Systemic sclerosis therapy reference (2026)
Reference snapshot of systemic sclerosis therapy across organ-domain-specific and emerging disease-modifying tiers.
Systemic sclerosis (SSc) therapy in 2026 organises around organ-specific manifestations plus emerging disease-modifying approaches.
Raynaud phenomenon and digital ulcers: calcium channel blockers (nifedipine, amlodipine), PDE5 inhibitors (sildenafil, tadalafil), iloprost in severe cases, bosentan for prevention of new digital ulcers in selected patients.
Skin involvement: methotrexate, mycophenolate, sometimes intravenous immunoglobulin or rituximab in severe diffuse skin disease.
Interstitial lung disease (SSc-ILD): tocilizumab carries SSc-ILD approval. Nintedanib has SSc-ILD approval as antifibrotic therapy. Mycophenolate is widely used; cyclophosphamide is an alternative for severe disease. Combination strategies (tocilizumab plus nintedanib, or mycophenolate plus nintedanib) are increasingly used.
Pulmonary hypertension associated with SSc: PAH-specific therapy applies (covered in earlier rounds).
Gastrointestinal involvement: proton pump inhibitor for reflux, prokinetics for dysmotility, antibiotics for small intestinal bacterial overgrowth.

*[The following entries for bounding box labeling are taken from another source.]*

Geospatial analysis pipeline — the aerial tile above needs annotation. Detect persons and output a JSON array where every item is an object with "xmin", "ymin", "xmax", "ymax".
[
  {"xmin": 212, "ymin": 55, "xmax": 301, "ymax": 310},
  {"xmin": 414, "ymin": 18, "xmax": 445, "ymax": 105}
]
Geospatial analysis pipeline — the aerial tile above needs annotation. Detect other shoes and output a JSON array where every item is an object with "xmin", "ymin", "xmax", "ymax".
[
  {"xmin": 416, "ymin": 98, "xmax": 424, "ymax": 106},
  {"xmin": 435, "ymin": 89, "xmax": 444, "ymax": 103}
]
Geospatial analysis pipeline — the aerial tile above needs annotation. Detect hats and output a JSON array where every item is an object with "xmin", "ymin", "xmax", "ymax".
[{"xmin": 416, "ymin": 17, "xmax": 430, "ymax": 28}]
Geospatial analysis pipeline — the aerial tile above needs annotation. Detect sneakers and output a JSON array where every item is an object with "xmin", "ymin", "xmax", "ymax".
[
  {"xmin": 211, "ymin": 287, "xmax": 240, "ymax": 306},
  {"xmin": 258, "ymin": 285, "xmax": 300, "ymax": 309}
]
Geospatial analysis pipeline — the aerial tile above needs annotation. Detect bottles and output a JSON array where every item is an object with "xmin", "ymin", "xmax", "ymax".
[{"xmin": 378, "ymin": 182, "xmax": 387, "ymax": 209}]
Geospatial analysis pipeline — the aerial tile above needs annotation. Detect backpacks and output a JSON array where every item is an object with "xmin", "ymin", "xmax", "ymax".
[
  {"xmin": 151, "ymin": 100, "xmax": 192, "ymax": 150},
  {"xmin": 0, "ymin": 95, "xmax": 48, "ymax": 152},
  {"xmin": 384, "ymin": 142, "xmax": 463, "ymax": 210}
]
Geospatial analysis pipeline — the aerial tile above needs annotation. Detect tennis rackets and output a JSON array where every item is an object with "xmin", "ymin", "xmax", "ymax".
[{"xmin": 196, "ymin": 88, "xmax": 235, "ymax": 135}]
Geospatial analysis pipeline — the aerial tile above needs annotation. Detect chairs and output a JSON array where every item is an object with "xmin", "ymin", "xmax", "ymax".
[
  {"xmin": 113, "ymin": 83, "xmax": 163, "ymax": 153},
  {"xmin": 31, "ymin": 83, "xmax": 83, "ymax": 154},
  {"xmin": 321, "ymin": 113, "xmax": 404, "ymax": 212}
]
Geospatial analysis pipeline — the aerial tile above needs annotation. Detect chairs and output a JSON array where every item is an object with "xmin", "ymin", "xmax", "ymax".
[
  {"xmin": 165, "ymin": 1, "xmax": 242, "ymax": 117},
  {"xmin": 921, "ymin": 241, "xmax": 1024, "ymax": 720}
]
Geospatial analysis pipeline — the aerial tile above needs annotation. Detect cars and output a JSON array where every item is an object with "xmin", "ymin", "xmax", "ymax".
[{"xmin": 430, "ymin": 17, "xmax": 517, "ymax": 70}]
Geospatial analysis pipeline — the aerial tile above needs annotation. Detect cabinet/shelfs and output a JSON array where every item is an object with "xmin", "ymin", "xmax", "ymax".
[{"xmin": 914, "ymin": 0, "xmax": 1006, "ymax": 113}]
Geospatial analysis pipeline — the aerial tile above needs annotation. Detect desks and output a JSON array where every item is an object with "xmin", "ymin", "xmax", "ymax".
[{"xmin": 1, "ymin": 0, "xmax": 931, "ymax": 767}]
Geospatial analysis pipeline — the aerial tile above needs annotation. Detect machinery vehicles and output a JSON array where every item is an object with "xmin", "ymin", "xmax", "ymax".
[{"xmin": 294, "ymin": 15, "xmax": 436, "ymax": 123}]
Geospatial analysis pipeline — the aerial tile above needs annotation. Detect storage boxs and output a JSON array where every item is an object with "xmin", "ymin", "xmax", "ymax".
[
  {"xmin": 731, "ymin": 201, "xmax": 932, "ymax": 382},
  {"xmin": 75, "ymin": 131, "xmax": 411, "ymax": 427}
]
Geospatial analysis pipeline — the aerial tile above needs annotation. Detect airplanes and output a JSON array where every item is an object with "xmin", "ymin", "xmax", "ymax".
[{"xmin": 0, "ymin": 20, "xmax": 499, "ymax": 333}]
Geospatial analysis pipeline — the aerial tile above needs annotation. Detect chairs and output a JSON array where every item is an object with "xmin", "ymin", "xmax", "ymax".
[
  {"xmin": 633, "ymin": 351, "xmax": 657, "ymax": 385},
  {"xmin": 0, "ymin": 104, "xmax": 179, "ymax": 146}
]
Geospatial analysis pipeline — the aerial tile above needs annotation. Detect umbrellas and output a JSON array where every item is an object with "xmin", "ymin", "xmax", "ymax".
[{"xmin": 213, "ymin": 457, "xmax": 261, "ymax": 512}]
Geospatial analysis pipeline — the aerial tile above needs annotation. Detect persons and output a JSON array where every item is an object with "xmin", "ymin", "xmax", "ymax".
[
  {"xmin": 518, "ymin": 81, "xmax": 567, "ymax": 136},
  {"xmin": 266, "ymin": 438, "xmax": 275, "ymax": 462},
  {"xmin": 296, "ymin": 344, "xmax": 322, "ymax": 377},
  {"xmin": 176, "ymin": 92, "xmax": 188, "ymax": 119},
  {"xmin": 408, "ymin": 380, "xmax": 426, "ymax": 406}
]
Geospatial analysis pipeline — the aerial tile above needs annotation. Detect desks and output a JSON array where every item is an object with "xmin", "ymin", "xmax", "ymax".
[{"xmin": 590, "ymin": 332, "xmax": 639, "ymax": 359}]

Renal involvement (scleroderma renal crisis): ACE inhibitor (captopril traditionally) is the foundation, often combined with broader supportive care.
Severe refractory disease: hematopoietic stem cell transplant in selected patients.
Emerging disease-modifying tier: anifrolumab in late-stage scleroderma trials, novel B-cell-targeted programs, anti-fibroblast and autotaxin pathway programs in late-stage trials.
The diagnostic-pathway and care-pathway question matters. Multidisciplinary scleroderma clinics (rheumatology with pulmonology with cardiology with gastroenterology with dermatology) deliver the most comprehensive care.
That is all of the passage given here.